> Given request A
Echo the part of the archery forum thread between "I didn't see" and "wouldn't quit moving.", inclusive, copying it word for word.
> Given request B
Answer these questions using the archery forum thread, giving each answer on its own line with the same mark:
(i) What score did Ron West have?
(ii) What did IGluIt4U shoot on the second half?
(iii) What score does the B class shooter hope to get before the season is out?
> Given request C
Translate this sentence from the archery forum thread into Spanish: "My biggest weakness is getting the bow steady."

546!:mg: THAT'S SOME SERIOUS STUFF!

Inside X shot a 535 huh? 
good shooting Trent.

How did Justin do?
I didn't see him there but I did see his silver PSE on the rack.


----------



## IGluIt4U (Sep 22, 2004)

Rattleman said:


> Hey John how did you and Bees shoot yesterday? Ron west had a 546 and Trent had a 535. I could only put up a 532. Had some problems on the first 3 targets. They just wouldn't quit moving.


I sucked.. didn't break 250 on the first half, shot a 256 the second.. my marks were pretty far off.. guess gettin em on Saturday in the gale wasn't such a good idea, eh?  (but I did shoot about 20 points better in my practice round at our club on Sat in the gale winds..) :noidea: 

I barely broke the 500 mark and Bees was only about 5 or so ahead of me.. :lol: But next weekend I'll be better off.. :thumb: :wink:


----------



## IGluIt4U (Sep 22, 2004)

At least we started out on Target 3, so I got so shoot that sucker three times.. still only 18'd it tho.. :frusty: :lol:


----------



## pragmatic_lee (Jan 19, 2008)

2005Ultramag said:


> *You were there?*
> 
> *So was I!!!*
> 
> ...and I've got a Maryland Archery guide.


All you had to do was lay down and take a nap - "everyone" would have found you then.


----------



## 2005Ultramag (Apr 3, 2005)

pragmatic_lee said:


> All you had to do was lay down and take a nap - "everyone" would have found you then.


Smartypants!


----------



## Rattleman (Jul 6, 2004)

2005Ultramag said:


> 546!:mg: THAT'S SOME SERIOUS STUFF!
> 
> Inside X shot a 535 huh?
> good shooting Trent.
> ...


Justin didn't make the trip. Someone said that he was shooting ZOO animals.
Randy shot well also. He shot a 532 also


----------



## 2005Ultramag (Apr 3, 2005)

Rattleman said:


> Justin didn't make the trip. Someone said that he was shooting ZOO animals.
> Randy shot well also. He shot a 532 also


Well... this B class shooter hopes to get a 515 before the season is out.


----------



## xpuncher (Apr 16, 2005)

Then you need to get out and shoot more then once or twice a year!


----------



## 2005Ultramag (Apr 3, 2005)

xpuncher said:


> Then you need to get out and shoot more then once or twice a year!


I'm gonna try for a field shoot at least every month, or more if possible, but I'll have the Protec in my hands every weekend at the practice range.

My biggest weakness is getting the bow steady. That's what I need to work on the most.


----------



## Rattleman (Jul 6, 2004)

xpuncher said:


> Then you need to get out and shoot more then once or twice a year!


And where were you??

> Supplied material

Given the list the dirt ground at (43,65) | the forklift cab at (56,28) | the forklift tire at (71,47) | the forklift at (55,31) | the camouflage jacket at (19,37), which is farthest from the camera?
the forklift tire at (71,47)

> Reply A
I didn't see him there but I did see his silver PSE on the rack.


----------



## IGluIt4U (Sep 22, 2004)

Rattleman said:


> Hey John how did you and Bees shoot yesterday? Ron west had a 546 and Trent had a 535. I could only put up a 532. Had some problems on the first 3 targets. They just wouldn't quit moving.

> Reply B
(i) 546
(ii) 256
(iii) 515

> Reply C
Mi mayor debilidad es mantener el arco estable.